固定資産への投資は、自己資金と長期借入金などで

企業は資金を調達して、それを商品などの財産に投資し、事業を行います。この時、企業は、建物や機械、車両などの固定資産に投資することもあります。

そして、投資した固定資産を使用することで、企業は数年間にわたり、売上をあげることができます。

しかし、固定資産への投資金額は多額となり、固定資産に投資した資金を回収するには、数年がかりとなります。

そうしますと、それら固定資産の購入代金は、自己資金と、長期返済ができる長期借入金などでした方が安全といえます。

もし、短期で返済しないといけない借入金で固定資産を買った場合、固定資産で現金を稼ぐよりも早く借入金返済の期限が来て、企業は資金繰りに追われ、資金ショートを起こしかねないからです。

固定長期適合率とは

固定長期適合率とは、長期の使用で売上をあげ現金を稼ぎ出す建物や機械、車両などの固定資産を、どれだけの比率で自己資金と長期借入金などで購入したかを示す比率をいいます。

固定長期適合率は次の算式で計算します。

  • 固定資産の価額÷(自己資金+長期借入金など)×100%=○○%

つまり、自己資金と長期借入金などのうち、固定資産への投資に充てられた比率をいい、この比率は100%以内にすべきだといえます。

この比率が100%以内であれば、自己資金と長期借入金などの範囲内で固定資産を購入していることになります。

100%を超える場合には、固定資産の購入に短期借入金などが使われていることとなります。
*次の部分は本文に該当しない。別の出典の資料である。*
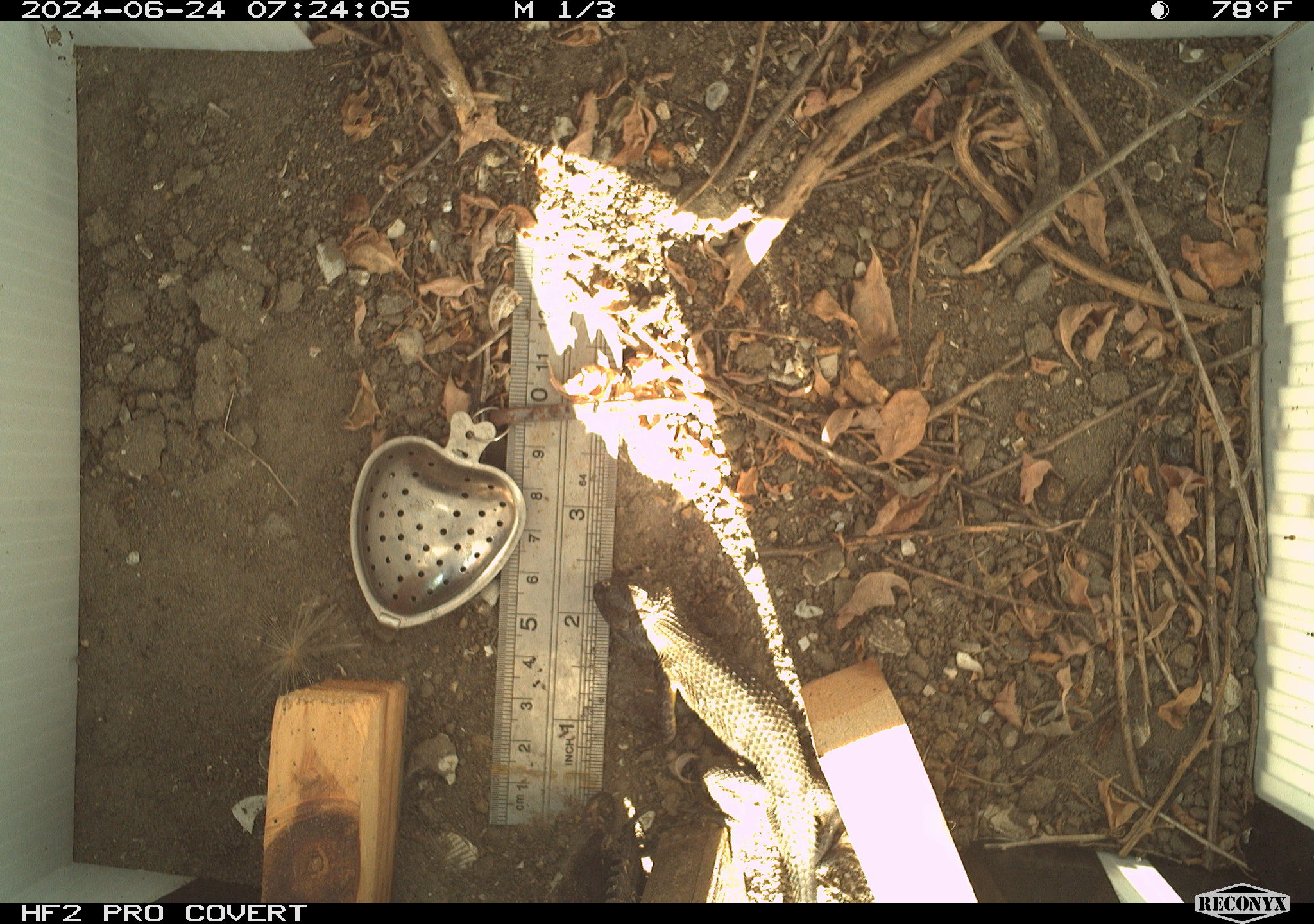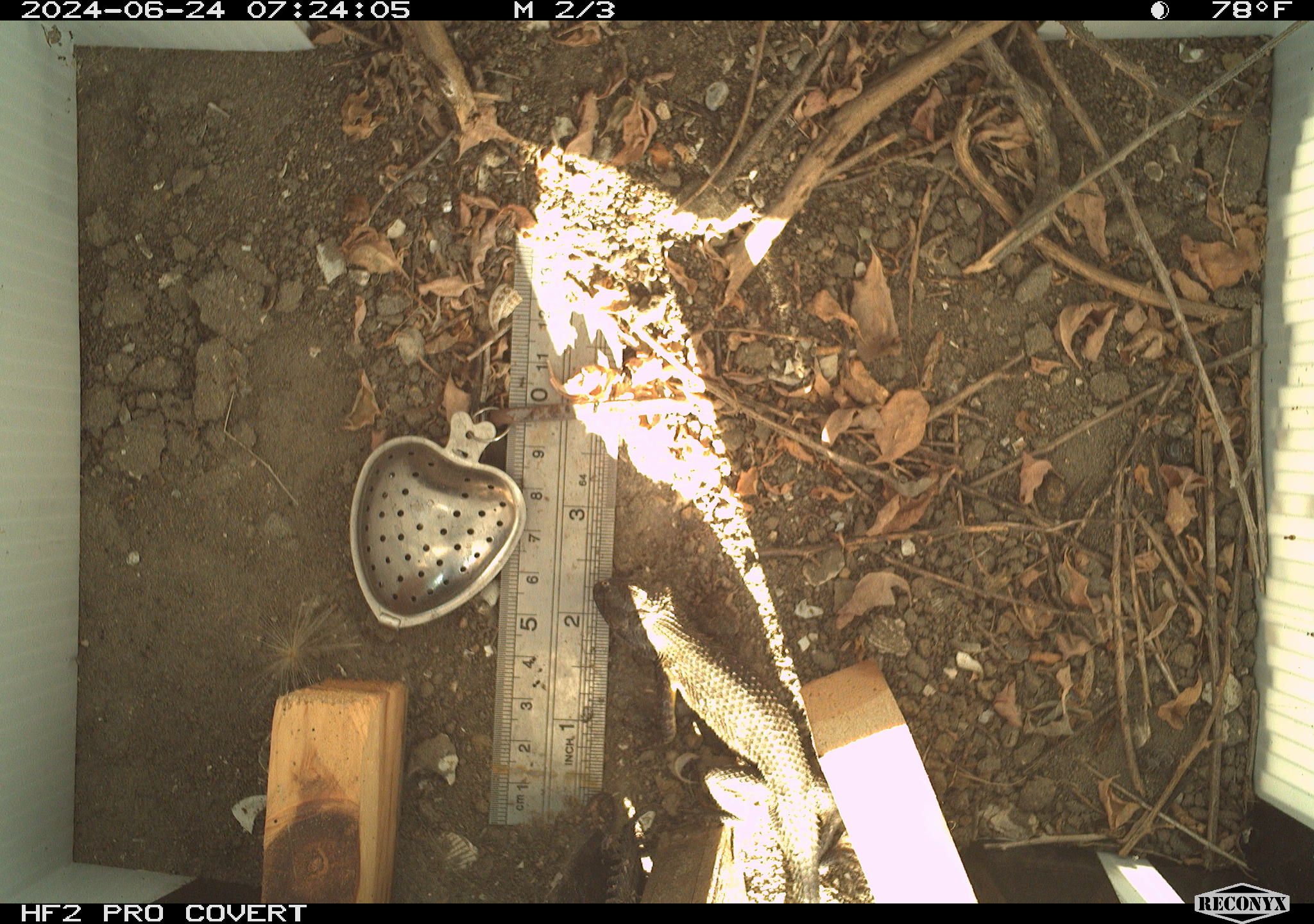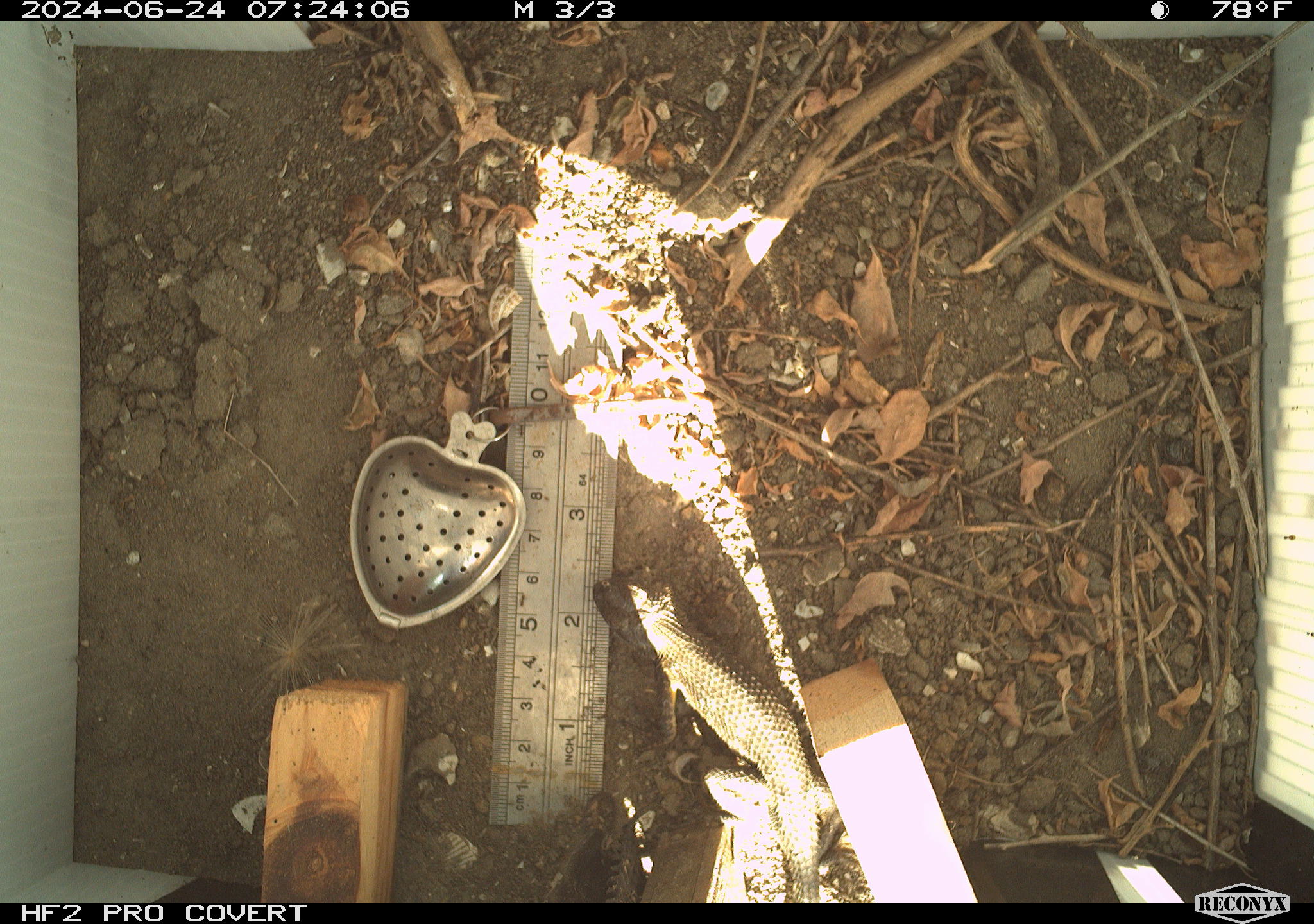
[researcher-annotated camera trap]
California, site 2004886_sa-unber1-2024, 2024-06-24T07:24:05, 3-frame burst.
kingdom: Animalia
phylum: Chordata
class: Reptilia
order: Squamata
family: Phrynosomatidae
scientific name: Phrynosomatidae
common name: phrynosomatid lizards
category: phrynosomatidae family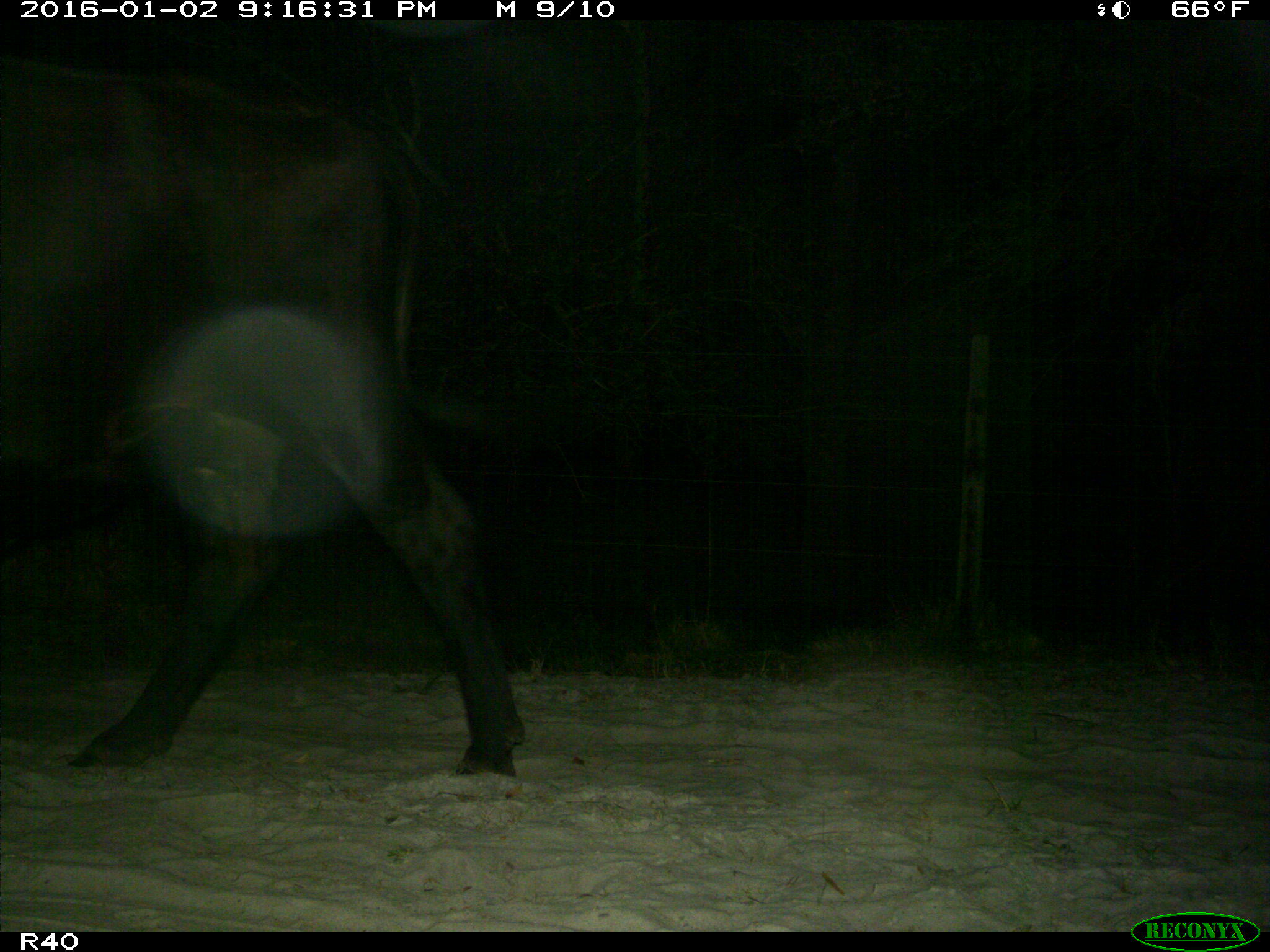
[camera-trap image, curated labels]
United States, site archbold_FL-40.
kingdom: Animalia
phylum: Chordata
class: Mammalia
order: Artiodactyla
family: Bovidae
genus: Bos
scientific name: Bos taurus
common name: domestic cow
Bos taurus (domestic cow).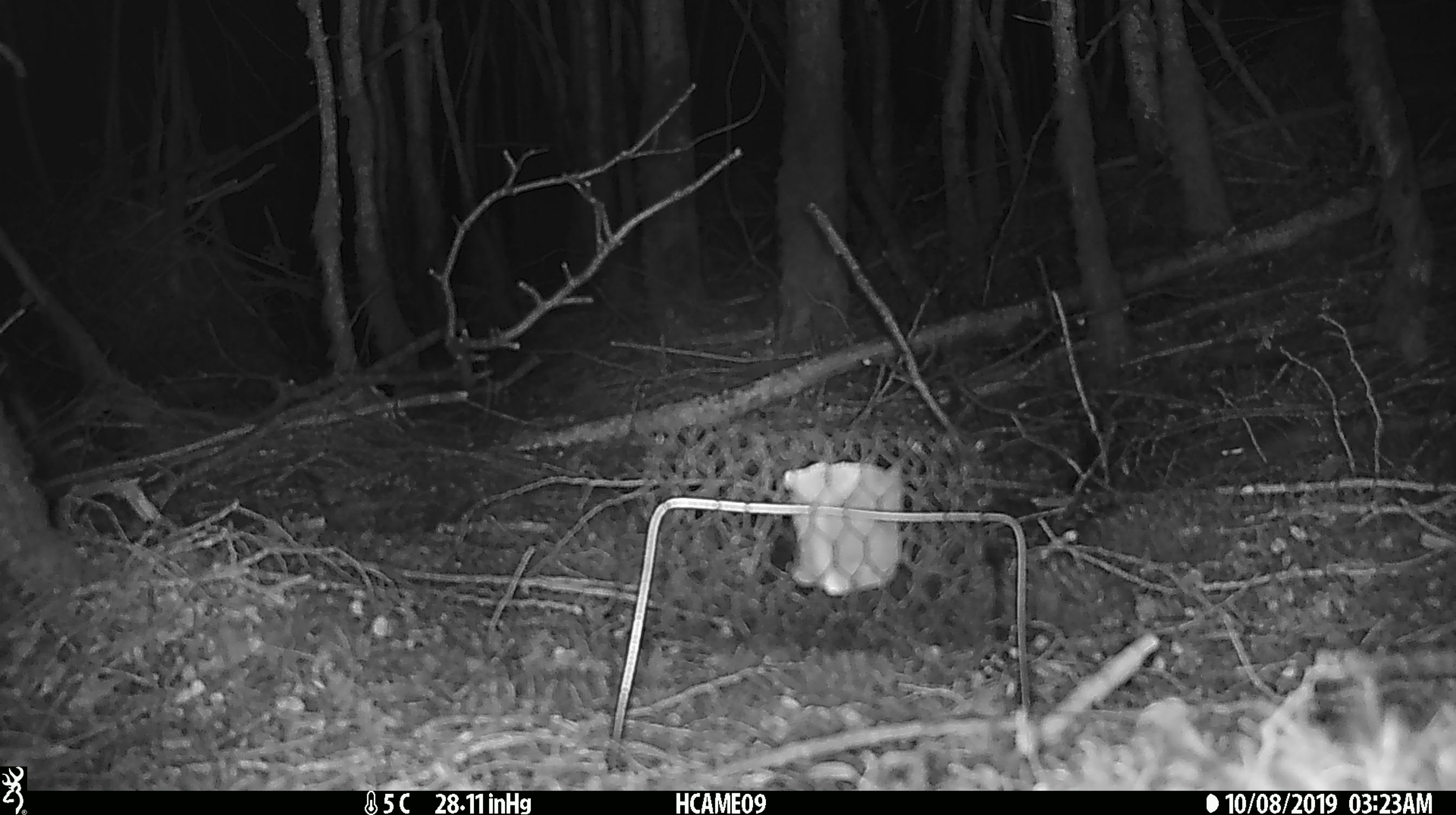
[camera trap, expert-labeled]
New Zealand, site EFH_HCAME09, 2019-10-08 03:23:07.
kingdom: Animalia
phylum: Chordata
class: Mammalia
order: Rodentia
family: Muridae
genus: Mus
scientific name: Mus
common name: mouse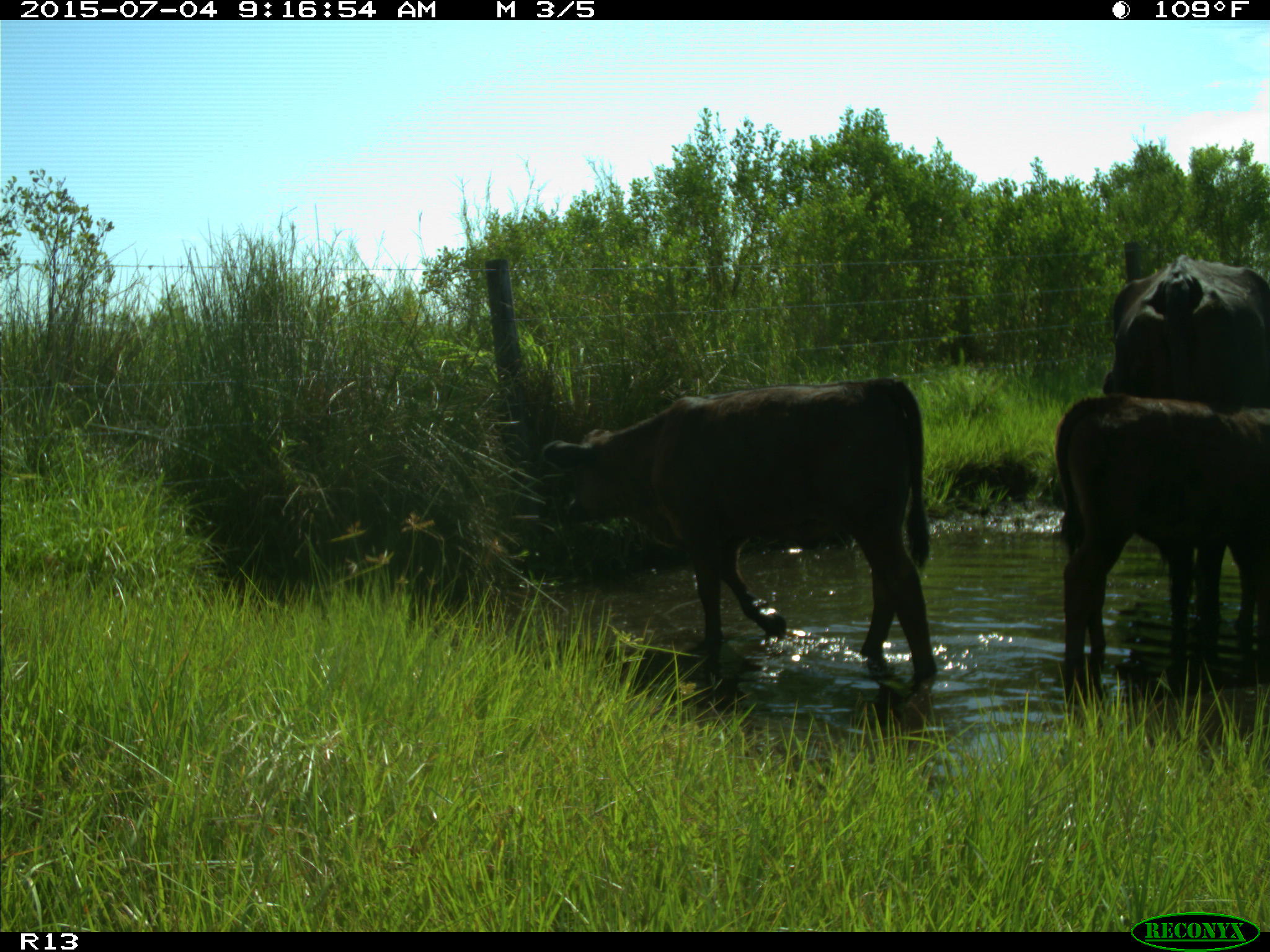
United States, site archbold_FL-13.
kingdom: Animalia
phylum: Chordata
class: Mammalia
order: Artiodactyla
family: Bovidae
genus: Bos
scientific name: Bos taurus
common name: domestic cow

それは、長期にわたり売上を上げる固定資産に対して、短期に返済期限がくる短期借入金の返済資金を用意する必要が生じ、財政的に不安定な状態となります。

単純に、個人がマンションを買ったとき、自己資金と長期ローンを組んで買ったほうが、安心ですね、ということです。

なお、固定比率の判断基準は、次のようになります。

100%以上・・・不健全

60~80%・・・普通

60%以下・・・・健全

固定長期適合率を低くするには

企業の財政状態を安全にするには、固定長期適合率を低くする必要があります。自己資金と長期借入金などで調達している金額に対して、固定資産に投資した金額の比率が低ければ低いほど、企業の財政状態は安全だからです。

それでは、固定長期適合率はどうすれば低くできるのでしょうか?それは、固定資産を減らし、または自己資金や長期借入金を増やすことで、固定長期適合率は低くなります。

ここで、ポイントとなるのは、長期借入金で固定資産を購入した場合、その固定資産を使って事業をして、その事業の儲けで長期借入金を返済し、かつそれ以上の現金を稼ぎ出せるかどうかです。

銀行から長期の借入をして、固定資産を購入し、その固定資産を使って事業で儲けを出しても、借入金を返済して、かつそれ以上の現金を稼ぎだせないのであれば、借入をするだけ無駄だからです。借入をして、事業活動を行い、現金預金を減らすだけだからです。

それであれば、長期借入金を固定資産に投資せず、そのまま現金預金として保有していた方がいいかもしれません。

固定長期適合率を低くするには、長期借入金を増やすことですが、同時に、その長期借入金を使って、支払利息を超える儲けを出すことが必要となります。さらに、最低でも、その長期借入金の元本を返済するだけの現金を稼ぎだすことが必要となります。

この文章は財務・会計に詳しくない方を対象に書いていますので、できるだけ分かりやすくすることを意図しています。
そのため、専門用語はできるだけ避け、また、内容も簡略化しています。